The gatehouse stands at the north end of Northgate Street, directly opposite the Central Library. You can see the brickwork exterior of the gatehouse from the street with its crow-stepped gable. The Ipswich and Suffolk Club stands on the site of Archdeacon William Pykenham’s house and probably incorporates some timbers from it. A house existed at this location as early as the 13th century. Pykenham went on to build the impressive Deanery Towers in Hadleigh. The view from the I&S club is noticeably different, the rear elevation of the gatehouse having a timbered and plastered finish, jettied out from the entrance archway westwards, also the 'office' is jettied to the south. It is thought that the upper room might have housed Pykenham’s library and one can, perhaps, imagine him retiring here after dinner and the stresses of the day to read, contemplate and write letters.

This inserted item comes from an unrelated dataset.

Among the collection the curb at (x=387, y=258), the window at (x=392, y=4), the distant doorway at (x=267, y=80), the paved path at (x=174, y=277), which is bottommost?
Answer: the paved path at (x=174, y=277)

Today, a small door to the right enables access to the interior.
The Ipswich Building Preservation Trust (IBPT) carried out a major restoration project in 1982-3, preserving most of the original 15th century timbers. The original staircase (now blocked at the lower level) was discovered during this work. The project involved the connection of services to the building, installation of a toilet and kitchen on the ground floor and the construction of timber stairs to an office and up to a large meeting room. The last of these was a challenge given the steep ascent and the confined space created by the existing timbers of the building. This Grade I Listed building (listed on 19 December 1951) is now used by the IBPT as its headquarters, also by The Ipswich Society.